What you are asked to do -
The response should be a precise copy of every entry.

Collected data entries
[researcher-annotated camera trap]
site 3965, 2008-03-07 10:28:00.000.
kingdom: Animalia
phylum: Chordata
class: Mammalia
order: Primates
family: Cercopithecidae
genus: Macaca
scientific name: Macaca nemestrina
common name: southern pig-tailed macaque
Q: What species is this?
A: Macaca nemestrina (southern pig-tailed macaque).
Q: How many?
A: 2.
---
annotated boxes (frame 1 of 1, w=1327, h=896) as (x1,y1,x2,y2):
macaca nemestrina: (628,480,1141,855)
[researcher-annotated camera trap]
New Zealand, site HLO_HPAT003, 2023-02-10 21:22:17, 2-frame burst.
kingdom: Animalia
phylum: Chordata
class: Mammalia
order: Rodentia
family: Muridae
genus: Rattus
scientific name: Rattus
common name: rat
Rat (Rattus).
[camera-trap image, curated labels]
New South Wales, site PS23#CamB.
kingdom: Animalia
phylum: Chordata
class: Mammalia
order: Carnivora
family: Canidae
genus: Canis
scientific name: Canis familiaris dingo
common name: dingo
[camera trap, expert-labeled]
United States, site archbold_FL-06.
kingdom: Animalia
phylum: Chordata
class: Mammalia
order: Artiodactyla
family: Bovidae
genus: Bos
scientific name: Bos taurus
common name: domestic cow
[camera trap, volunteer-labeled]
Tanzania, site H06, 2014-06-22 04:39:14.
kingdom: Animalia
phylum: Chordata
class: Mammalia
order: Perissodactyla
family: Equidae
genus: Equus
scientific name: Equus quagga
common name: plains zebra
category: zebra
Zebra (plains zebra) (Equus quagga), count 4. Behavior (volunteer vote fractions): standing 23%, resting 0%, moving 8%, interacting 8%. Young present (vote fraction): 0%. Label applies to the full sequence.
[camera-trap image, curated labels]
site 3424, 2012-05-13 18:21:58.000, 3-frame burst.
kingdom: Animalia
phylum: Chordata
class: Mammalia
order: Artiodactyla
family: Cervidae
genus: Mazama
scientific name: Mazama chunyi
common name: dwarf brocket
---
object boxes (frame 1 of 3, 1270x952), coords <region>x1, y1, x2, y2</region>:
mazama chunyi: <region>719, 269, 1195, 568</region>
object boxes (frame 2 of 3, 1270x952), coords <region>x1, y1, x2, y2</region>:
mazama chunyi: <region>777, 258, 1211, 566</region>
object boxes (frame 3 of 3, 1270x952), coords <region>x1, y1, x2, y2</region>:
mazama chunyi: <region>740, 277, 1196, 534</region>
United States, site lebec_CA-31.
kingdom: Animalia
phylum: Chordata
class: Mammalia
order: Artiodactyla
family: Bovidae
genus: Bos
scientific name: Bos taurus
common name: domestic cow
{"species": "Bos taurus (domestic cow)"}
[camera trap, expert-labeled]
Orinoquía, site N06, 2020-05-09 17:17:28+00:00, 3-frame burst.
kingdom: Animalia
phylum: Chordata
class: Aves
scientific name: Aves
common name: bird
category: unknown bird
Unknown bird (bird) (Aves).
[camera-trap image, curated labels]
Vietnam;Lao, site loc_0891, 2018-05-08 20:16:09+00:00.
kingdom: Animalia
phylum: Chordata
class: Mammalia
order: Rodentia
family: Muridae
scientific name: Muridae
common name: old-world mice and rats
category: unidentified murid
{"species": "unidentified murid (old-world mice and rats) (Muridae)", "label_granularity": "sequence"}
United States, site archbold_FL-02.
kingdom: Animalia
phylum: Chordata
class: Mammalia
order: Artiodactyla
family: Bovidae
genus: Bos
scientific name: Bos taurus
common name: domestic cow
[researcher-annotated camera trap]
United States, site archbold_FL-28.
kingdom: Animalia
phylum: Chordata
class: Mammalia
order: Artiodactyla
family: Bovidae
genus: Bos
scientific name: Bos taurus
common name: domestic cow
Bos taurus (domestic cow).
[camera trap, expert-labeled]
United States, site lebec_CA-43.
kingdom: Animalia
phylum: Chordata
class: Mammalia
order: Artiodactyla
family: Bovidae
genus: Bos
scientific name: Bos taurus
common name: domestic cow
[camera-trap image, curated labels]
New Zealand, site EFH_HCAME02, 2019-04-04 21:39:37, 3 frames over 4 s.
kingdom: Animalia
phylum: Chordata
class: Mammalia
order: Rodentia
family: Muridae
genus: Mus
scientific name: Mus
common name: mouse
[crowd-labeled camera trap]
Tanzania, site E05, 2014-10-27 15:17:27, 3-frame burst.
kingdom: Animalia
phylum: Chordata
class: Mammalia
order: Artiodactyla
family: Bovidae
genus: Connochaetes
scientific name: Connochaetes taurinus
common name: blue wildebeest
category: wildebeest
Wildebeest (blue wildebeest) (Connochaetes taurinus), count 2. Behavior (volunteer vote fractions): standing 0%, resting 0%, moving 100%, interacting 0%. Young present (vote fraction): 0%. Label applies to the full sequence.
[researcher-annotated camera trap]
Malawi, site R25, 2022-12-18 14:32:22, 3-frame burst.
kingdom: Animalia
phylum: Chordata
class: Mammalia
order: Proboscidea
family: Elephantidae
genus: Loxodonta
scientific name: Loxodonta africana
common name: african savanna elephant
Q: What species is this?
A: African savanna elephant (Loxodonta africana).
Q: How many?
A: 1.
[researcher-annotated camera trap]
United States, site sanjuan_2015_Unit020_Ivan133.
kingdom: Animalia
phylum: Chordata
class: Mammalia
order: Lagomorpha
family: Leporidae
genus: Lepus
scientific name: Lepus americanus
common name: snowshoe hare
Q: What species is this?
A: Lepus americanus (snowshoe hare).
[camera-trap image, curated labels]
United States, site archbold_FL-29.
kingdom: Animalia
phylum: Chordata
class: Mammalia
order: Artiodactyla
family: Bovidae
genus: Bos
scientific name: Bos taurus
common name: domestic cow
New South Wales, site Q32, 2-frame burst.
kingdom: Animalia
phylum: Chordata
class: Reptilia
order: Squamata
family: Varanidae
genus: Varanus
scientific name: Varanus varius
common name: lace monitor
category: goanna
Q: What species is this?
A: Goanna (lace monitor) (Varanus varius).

Finished task -
[researcher-annotated camera trap]
site 3965, 2008-03-07 10:28:00.000.
kingdom: Animalia
phylum: Chordata
class: Mammalia
order: Primates
family: Cercopithecidae
genus: Macaca
scientific name: Macaca nemestrina
common name: southern pig-tailed macaque
Q: What species is this?
A: Macaca nemestrina (southern pig-tailed macaque).
Q: How many?
A: 2.
---
annotated boxes (frame 1 of 1, w=1327, h=896) as (x1,y1,x2,y2):
macaca nemestrina: (628,480,1141,855)
[researcher-annotated camera trap]
New Zealand, site HLO_HPAT003, 2023-02-10 21:22:17, 2-frame burst.
kingdom: Animalia
phylum: Chordata
class: Mammalia
order: Rodentia
family: Muridae
genus: Rattus
scientific name: Rattus
common name: rat
Rat (Rattus).
[camera-trap image, curated labels]
New South Wales, site PS23#CamB.
kingdom: Animalia
phylum: Chordata
class: Mammalia
order: Carnivora
family: Canidae
genus: Canis
scientific name: Canis familiaris dingo
common name: dingo
[camera trap, expert-labeled]
United States, site archbold_FL-06.
kingdom: Animalia
phylum: Chordata
class: Mammalia
order: Artiodactyla
family: Bovidae
genus: Bos
scientific name: Bos taurus
common name: domestic cow
[camera trap, volunteer-labeled]
Tanzania, site H06, 2014-06-22 04:39:14.
kingdom: Animalia
phylum: Chordata
class: Mammalia
order: Perissodactyla
family: Equidae
genus: Equus
scientific name: Equus quagga
common name: plains zebra
category: zebra
Zebra (plains zebra) (Equus quagga), count 4. Behavior (volunteer vote fractions): standing 23%, resting 0%, moving 8%, interacting 8%. Young present (vote fraction): 0%. Label applies to the full sequence.
[camera-trap image, curated labels]
site 3424, 2012-05-13 18:21:58.000, 3-frame burst.
kingdom: Animalia
phylum: Chordata
class: Mammalia
order: Artiodactyla
family: Cervidae
genus: Mazama
scientific name: Mazama chunyi
common name: dwarf brocket
---
object boxes (frame 1 of 3, 1270x952), coords <region>x1, y1, x2, y2</region>:
mazama chunyi: <region>719, 269, 1195, 568</region>
object boxes (frame 2 of 3, 1270x952), coords <region>x1, y1, x2, y2</region>:
mazama chunyi: <region>777, 258, 1211, 566</region>
object boxes (frame 3 of 3, 1270x952), coords <region>x1, y1, x2, y2</region>:
mazama chunyi: <region>740, 277, 1196, 534</region>
United States, site lebec_CA-31.
kingdom: Animalia
phylum: Chordata
class: Mammalia
order: Artiodactyla
family: Bovidae
genus: Bos
scientific name: Bos taurus
common name: domestic cow
{"species": "Bos taurus (domestic cow)"}
[camera trap, expert-labeled]
Orinoquía, site N06, 2020-05-09 17:17:28+00:00, 3-frame burst.
kingdom: Animalia
phylum: Chordata
class: Aves
scientific name: Aves
common name: bird
category: unknown bird
Unknown bird (bird) (Aves).
[camera-trap image, curated labels]
Vietnam;Lao, site loc_0891, 2018-05-08 20:16:09+00:00.
kingdom: Animalia
phylum: Chordata
class: Mammalia
order: Rodentia
family: Muridae
scientific name: Muridae
common name: old-world mice and rats
category: unidentified murid
{"species": "unidentified murid (old-world mice and rats) (Muridae)", "label_granularity": "sequence"}
United States, site archbold_FL-02.
kingdom: Animalia
phylum: Chordata
class: Mammalia
order: Artiodactyla
family: Bovidae
genus: Bos
scientific name: Bos taurus
common name: domestic cow
[researcher-annotated camera trap]
United States, site archbold_FL-28.
kingdom: Animalia
phylum: Chordata
class: Mammalia
order: Artiodactyla
family: Bovidae
genus: Bos
scientific name: Bos taurus
common name: domestic cow
Bos taurus (domestic cow).
[camera trap, expert-labeled]
United States, site lebec_CA-43.
kingdom: Animalia
phylum: Chordata
class: Mammalia
order: Artiodactyla
family: Bovidae
genus: Bos
scientific name: Bos taurus
common name: domestic cow
[camera-trap image, curated labels]
New Zealand, site EFH_HCAME02, 2019-04-04 21:39:37, 3 frames over 4 s.
kingdom: Animalia
phylum: Chordata
class: Mammalia
order: Rodentia
family: Muridae
genus: Mus
scientific name: Mus
common name: mouse
[crowd-labeled camera trap]
Tanzania, site E05, 2014-10-27 15:17:27, 3-frame burst.
kingdom: Animalia
phylum: Chordata
class: Mammalia
order: Artiodactyla
family: Bovidae
genus: Connochaetes
scientific name: Connochaetes taurinus
common name: blue wildebeest
category: wildebeest
Wildebeest (blue wildebeest) (Connochaetes taurinus), count 2. Behavior (volunteer vote fractions): standing 0%, resting 0%, moving 100%, interacting 0%. Young present (vote fraction): 0%. Label applies to the full sequence.
[researcher-annotated camera trap]
Malawi, site R25, 2022-12-18 14:32:22, 3-frame burst.
kingdom: Animalia
phylum: Chordata
class: Mammalia
order: Proboscidea
family: Elephantidae
genus: Loxodonta
scientific name: Loxodonta africana
common name: african savanna elephant
Q: What species is this?
A: African savanna elephant (Loxodonta africana).
Q: How many?
A: 1.
[researcher-annotated camera trap]
United States, site sanjuan_2015_Unit020_Ivan133.
kingdom: Animalia
phylum: Chordata
class: Mammalia
order: Lagomorpha
family: Leporidae
genus: Lepus
scientific name: Lepus americanus
common name: snowshoe hare
Q: What species is this?
A: Lepus americanus (snowshoe hare).
[camera-trap image, curated labels]
United States, site archbold_FL-29.
kingdom: Animalia
phylum: Chordata
class: Mammalia
order: Artiodactyla
family: Bovidae
genus: Bos
scientific name: Bos taurus
common name: domestic cow
New South Wales, site Q32, 2-frame burst.
kingdom: Animalia
phylum: Chordata
class: Reptilia
order: Squamata
family: Varanidae
genus: Varanus
scientific name: Varanus varius
common name: lace monitor
category: goanna
Q: What species is this?
A: Goanna (lace monitor) (Varanus varius).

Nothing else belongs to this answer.